The peak clock reading is useful for judging differences in boosting behaviour between AGESA versions, and pretty much nothing else. FWIW, there are days when my rig sees a lot of multi-core load from startup to shutdown, and at the end of the day cores 5 and 7 will still be hitting 43.5x max. On other days when it's idling for 5 hours at a time, HWInfo will record 44x on those two cores. Which is a good example of how useless peak clock actually is, on stock boost behaviour.

Cores 5 and 7 are my best on my 3700X. Most of the time, if I have my PC running for the whole day, the multipliers will get up to 44x on those two. But like I said, it's pointless and has no bearing on performance. I'm afraid this is what AMD's ambitious marketing and consumers' expectations from 22nm and 14/12nm have resulted in - paranoia over something that actually has zero relevance. I would much rather see Effective Clock hovering between 4200MHz and 4300MHz when under load, than the magical 44x that means nothing in benchmarks or everyday usage.

On Ryzen 3000, the load is juggled every couple of seconds so that a single core will never bear the brunt of the load indefinitely. Even though the 1usmus plan minimizes the switching, it's inevitable and just how it works.



It might vary from board to board, but mine is always a static 99.8MHz in usage. That accounts for about a 8MHz discrepancy at 44x - 4392MHz. Any more than that, and it's the multiplier that's responsible. For example, 25MHz is probably going to be a multiplier difference of 0.25x.

Two questions -

Does setting PBO max boost to 200 actually do anything? (as I cannot see much in the way of change)

My effective clock seems to be 4159 - 4161 for the majority with the best core being 4317 and another at 4224 and a bus clock of 100.
Is that normal, good, bad? Or do I have a setting not right?



Just noticed that the infinity fabric is at 1600, should that be set to 1799? If so, how please?

I wish that the CPU OC MAX was true mind! lol

There are quite a few guides out there. Here's one that I really like alot.

FRONTPAGE - AMD RYZEN Overclocking Guide

The time is finally here, AMD has launched a game changing CPU with incredible leaps in performance compared to their previous FX CPU line. My intention here is to aid you in leveraging just a bit more out of the AMD Ryzen CPU. One great thing that AMD carried forward is that all Ryzen CPUs have...

www.overclockers.com

Well yea I have pointers for sure.
Performance gains with memory would be any overclockers concern.
Your manual OC probably won't beat the factory OC any ways......
So you'll read there and see what kind of options you have for tweaks.
Come back with questions and off we go!!!

just finished reading the article, very interesting, i'll come back with questions after I've read it again and can pick out parts where I have a query.
In the meantime can you have a look at my last comment about my effective clock speeds etc if possible please when you can I mean.

 

[Zach_01]

InfinityFabric clock should match the DRAM clock for minimizing a latency penalty between the CPU and memory. Your ram now runs at 3200MT/s so the actual clock is 1600MHz and the IF match it. So you are ok for know. Just check in RyzenMaster that all subsystems match speed.

▶ [TASKS]:
**a)** List each clock that the Ryzen clock forum thread names with a term ending in the word "clock" or "Clock," one per line.
**b)** Answer these questions about the Ryzen clock forum thread:
(i) Which two cores does the writer call the best on the 3700X?
(ii) What bus clock does the writer who mentions a "static" reading see in use?
(iii) At what speed does the last reply say the RAM now runs?
**c)** Summarize the Ryzen clock forum thread in three sentences.

▶ [SUPPLIED INFORMATION]:
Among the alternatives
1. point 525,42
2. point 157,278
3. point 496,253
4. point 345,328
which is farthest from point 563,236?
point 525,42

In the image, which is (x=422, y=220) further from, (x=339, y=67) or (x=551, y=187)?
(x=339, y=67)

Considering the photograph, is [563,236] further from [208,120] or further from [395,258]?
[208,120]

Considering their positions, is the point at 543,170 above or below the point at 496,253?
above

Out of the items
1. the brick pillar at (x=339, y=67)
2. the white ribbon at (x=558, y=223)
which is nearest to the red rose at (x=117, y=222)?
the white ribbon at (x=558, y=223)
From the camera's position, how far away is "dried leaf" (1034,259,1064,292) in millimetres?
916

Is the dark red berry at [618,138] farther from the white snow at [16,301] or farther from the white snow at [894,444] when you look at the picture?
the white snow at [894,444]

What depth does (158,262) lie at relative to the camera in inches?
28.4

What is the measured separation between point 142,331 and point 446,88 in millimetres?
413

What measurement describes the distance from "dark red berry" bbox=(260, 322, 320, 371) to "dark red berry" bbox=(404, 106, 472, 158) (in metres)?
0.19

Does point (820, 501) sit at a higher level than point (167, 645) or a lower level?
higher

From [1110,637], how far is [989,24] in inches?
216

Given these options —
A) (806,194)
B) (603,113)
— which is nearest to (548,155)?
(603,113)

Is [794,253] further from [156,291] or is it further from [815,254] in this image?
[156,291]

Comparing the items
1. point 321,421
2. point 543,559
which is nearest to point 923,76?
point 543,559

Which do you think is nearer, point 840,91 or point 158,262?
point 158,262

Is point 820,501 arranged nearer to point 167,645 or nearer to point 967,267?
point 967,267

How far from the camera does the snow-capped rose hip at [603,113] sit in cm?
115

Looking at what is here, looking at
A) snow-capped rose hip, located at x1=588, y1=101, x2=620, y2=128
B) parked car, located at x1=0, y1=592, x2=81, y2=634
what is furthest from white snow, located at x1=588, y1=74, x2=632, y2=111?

▶ [TASK RESULTS]:
**a)**
peak clock
Effective Clock
bus clock
InfinityFabric clock
DRAM clock
actual clock

**b)**
(i) Cores 5 and 7.
(ii) A static 99.8MHz.
(iii) 3200MT/s, so its actual clock is 1600MHz.

**c)** One writer argues that peak clock readings are useful only for judging boost differences between AGESA versions, and that a higher Effective Clock under load matters more than reaching 44x. Another user asks whether setting PBO max boost to 200 does anything, whether their effective clock figures are normal, and whether their 1600 infinity fabric should be raised. In reply, the user is pointed to an overclocking guide and told that the InfinityFabric clock should match the DRAM clock, which it already does at 1600MHz.